Q: A fractional linear transformation maps the annulus $r < \|z \| <1$ (where $r > 0$) onto the domain bounded by the two circles $\|z- \frac{1}{4} \|=\frac{1}{4}$ and $\|z \|=1$. Find $r$.
Attempt at solution: Consider a fractional linear transform $T(z)=\frac{az+b}{cz+d}$ Suppose that $c=0$. Then the transformation would be a scaling composed with a translation and hence would map concentric circles to concentric circles, which does not happen. Hence $c\neq 0$.

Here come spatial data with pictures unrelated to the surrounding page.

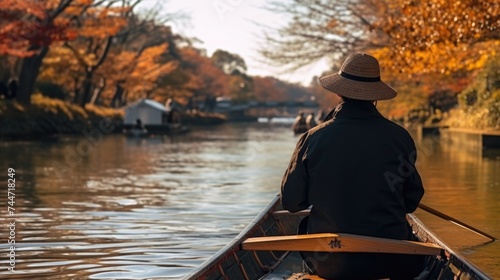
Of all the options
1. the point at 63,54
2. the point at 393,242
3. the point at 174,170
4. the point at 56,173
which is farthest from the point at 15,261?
the point at 63,54

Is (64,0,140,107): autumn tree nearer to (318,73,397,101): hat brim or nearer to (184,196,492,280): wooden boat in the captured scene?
(184,196,492,280): wooden boat

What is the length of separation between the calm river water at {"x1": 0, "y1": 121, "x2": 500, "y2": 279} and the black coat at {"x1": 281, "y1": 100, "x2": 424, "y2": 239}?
3910 mm

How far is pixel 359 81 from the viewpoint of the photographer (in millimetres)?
6262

Thus, we can divide by it to get a map of the form $w=T(z)=\frac{Az+B}{z+D}$ Now, consider the $x$-axis in the $z$-plane. It intersects the two bounding circles of the annulus perpendicularly. Hence the image of the $x$-axis must intersect the images of the circles perpendicularly as well. We see in the $w$ plane the $x$-axis does that as well, so without loss of generality, we can take the $x$-axis in the $w$-plane to be the image of the $x$-axis in the $z$-plane.

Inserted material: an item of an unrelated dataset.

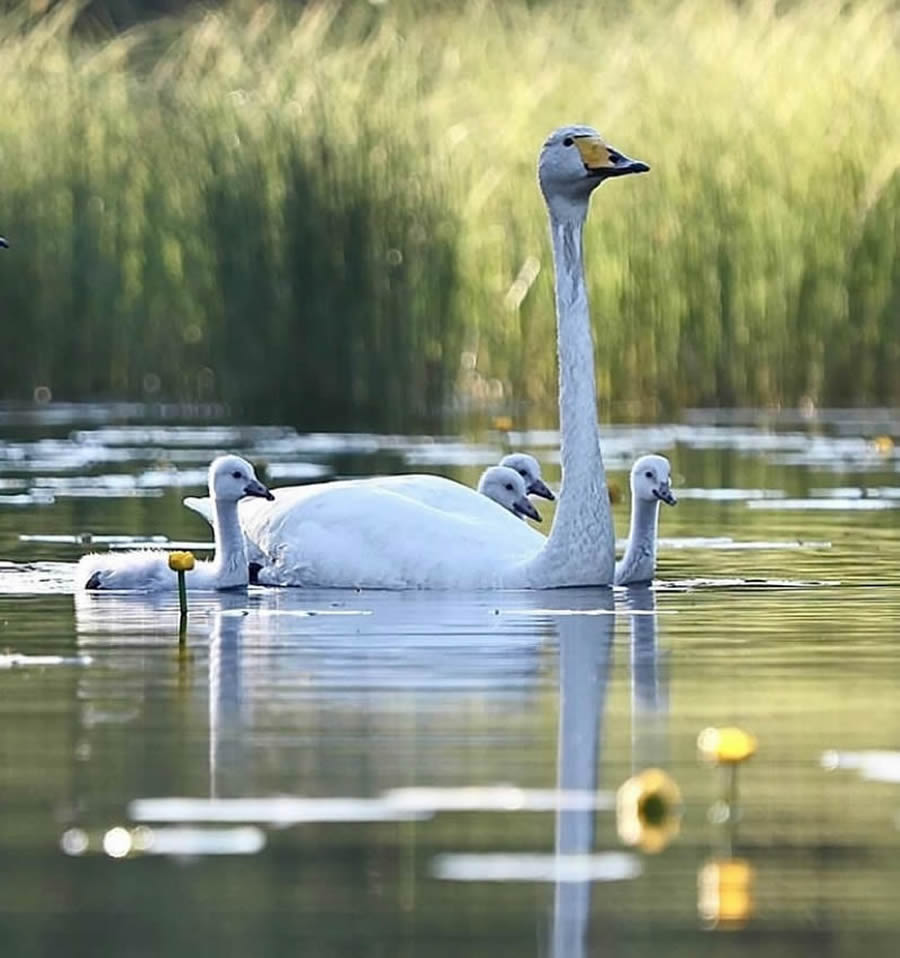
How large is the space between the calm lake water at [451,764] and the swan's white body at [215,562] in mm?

This gives the relations $T(-1)=-1, T(-r)=0, T(r)=\frac{1}{2}, T(1)=1$. Using the first and fourth, we get $B-A=1-D, A+B=1+D$ and upon adding them together we get $2B=2$ hence $B=1$. Using the second relation, gives that $-Ar+1=0$, hence $A=1/r$.

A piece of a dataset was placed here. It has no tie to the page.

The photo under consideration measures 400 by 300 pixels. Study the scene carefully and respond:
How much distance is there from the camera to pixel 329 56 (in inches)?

The third relation gives $\frac{Ar+1}{r+D}=\frac{1+1}{r+D}=\frac{1}{2}$, hence $r+D=4$. Now using $D=4-r$ and $A=1/r$ in $A+B=1+D$ we have $\frac{1}{r}+1=1+(4-r)$ yielding the quadratic $r^{2}-4r+1=0$ with roots $2+\sqrt{3}, 2-\sqrt{3}$ and since $r< 1$ we must have $r=2-\sqrt{3}$.
Does this look okay?
Best Answer
I think you can consider the problem from another way: consider the inverse function which maps the unconcentric circles into concentric circles, which can be done by find the common symmetric points of two circles and map them to 0 and infinity.